**Set problem**
Return, word for word, the part of the contestant profiles starting with "Lucinda Ledgerwood –" and going on through "Should be entertaining.".

Sara Dhada – loud, pretty, Asian and useless, international car trader Sara is a bargain bucket Ghazal – last year’s Afghan hound looking Scottish piece of pie. Destined for a humiliating mid-season exit is my guess.

Lucinda Ledgerwood – risk manager Lucinda is a keen aromatherapist, harpist and scuba diver. She’s got way too much hippy in her to impress Sugarlump you feel and those big cow eyes swivelling around are just going to freak everyone out. Has already pissed off the Chin Beast with some nonsense on the phone. Should be entertaining.

“Jennifer’s qualifications include an Irish leaving certificate. And by include I mean ‘comprise solely of’.”

Jennifer Maguire – loudmouth jackeen marketing consultant. Jennifer’s qualifications include an Irish leaving certificate. And by include I mean “comprise solely of”. You can see they certainly scoured the country to pluck out this little gem.

“To be young, gifted and black – that’s where it’s at. To be deluded, Brummie and dyslexic on the other hand is where Lindi is at.”

Lee McQueen – the Recruitment Sales Manager from Buckinghamshire has already set his stall out with the most meaningless platitude of the series so far. “If you missed something in the earlier part of your life, you’ll find it again before your time is up.” Really? I missed the Watergate scandal. Are they going to rerun that for me you fucking cunt?

Lindi Mngaza – to be young, gifted and black – that’s where it’s at. To be deluded, Brummie and dyslexic on the other hand is where Lindi is at. A background in drama and the performing arts suggests she’d like to use this show as a springboard for something other than being Sir Alan’s bitch. The nerve.

“Kevin is an ultracompetitive bank manager and his glittering career has in just eight years seen him catapulted from a small branch of Nat West to a slightly larger one.”

Kevin Shaw – bearing a striking resemblance to Dafydd, Little Britain’s only gay in the village, Kevin is an ultracompetitive bank manager and his glittering career has in just eight years seen him catapulted from a small branch of Nat West to a slightly larger one. Promises to take no prisoners in the boardroom and “nail anyone” who gets in his way. This I have to see.

Simon Smith – the satellite television engineer with a military background seems a nice guy so will doubtless spend his time being backstabbed, fucked over and then nailed in the boardroom by Dafydd. Shares in petroleum jelly have sky rocketed.

“You’re a Global Pricing Leader? You were in charge of global pricing for this task as the LEADER and you made a blaady mess”

Michael Sophocles – the Goebbels of the toff faction, classically educated Michael describes himself as unscrupulous in business. This is really stupid because we all know that when it gets to the interview stage when the final four are thrown to Sugarlump’s Rottweilers they always give the hardest time to the Gordon Gekko apeing maniacs. The boy needs to get schooled and, trust, he will be.

**Data**
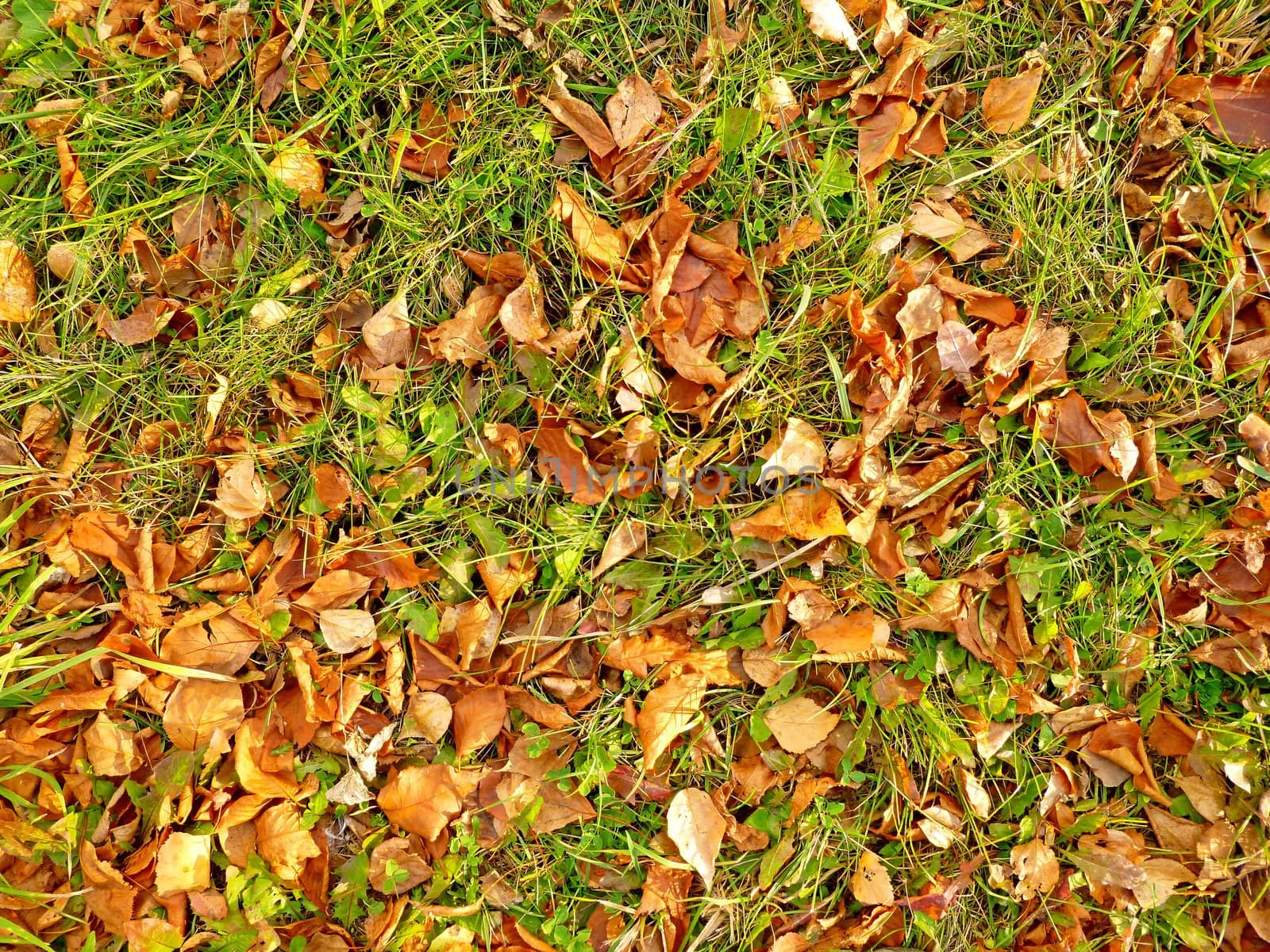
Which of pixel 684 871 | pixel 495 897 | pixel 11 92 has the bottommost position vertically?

**Worked solution**
Lucinda Ledgerwood – risk manager Lucinda is a keen aromatherapist, harpist and scuba diver. She’s got way too much hippy in her to impress Sugarlump you feel and those big cow eyes swivelling around are just going to freak everyone out. Has already pissed off the Chin Beast with some nonsense on the phone. Should be entertaining.